▸ **The problem**
Starting at the line that holds "Observing the photo, is", set down each line through the end of the listing, exactly as written and with nothing added.

++++

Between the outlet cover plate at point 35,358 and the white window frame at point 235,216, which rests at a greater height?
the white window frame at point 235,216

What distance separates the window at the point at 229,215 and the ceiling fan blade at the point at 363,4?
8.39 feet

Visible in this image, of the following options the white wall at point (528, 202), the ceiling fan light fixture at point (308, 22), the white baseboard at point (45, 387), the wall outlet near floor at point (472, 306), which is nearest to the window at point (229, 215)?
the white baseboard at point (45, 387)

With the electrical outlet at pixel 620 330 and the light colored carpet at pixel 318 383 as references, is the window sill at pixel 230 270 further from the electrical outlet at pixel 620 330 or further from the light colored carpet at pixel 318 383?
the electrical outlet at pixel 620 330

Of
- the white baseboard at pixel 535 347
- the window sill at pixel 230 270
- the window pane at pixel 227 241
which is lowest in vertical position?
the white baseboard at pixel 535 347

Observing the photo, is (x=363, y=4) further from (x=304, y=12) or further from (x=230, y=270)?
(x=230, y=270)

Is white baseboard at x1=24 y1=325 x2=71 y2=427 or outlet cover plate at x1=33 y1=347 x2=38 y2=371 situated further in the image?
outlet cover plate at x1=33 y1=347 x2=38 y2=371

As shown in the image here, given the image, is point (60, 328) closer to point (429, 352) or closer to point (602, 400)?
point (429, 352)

++++

▸ **Result for this task**
Observing the photo, is (x=363, y=4) further from (x=304, y=12) or further from (x=230, y=270)?
(x=230, y=270)

Is white baseboard at x1=24 y1=325 x2=71 y2=427 or outlet cover plate at x1=33 y1=347 x2=38 y2=371 situated further in the image?
outlet cover plate at x1=33 y1=347 x2=38 y2=371

As shown in the image here, given the image, is point (60, 328) closer to point (429, 352) or closer to point (602, 400)?
point (429, 352)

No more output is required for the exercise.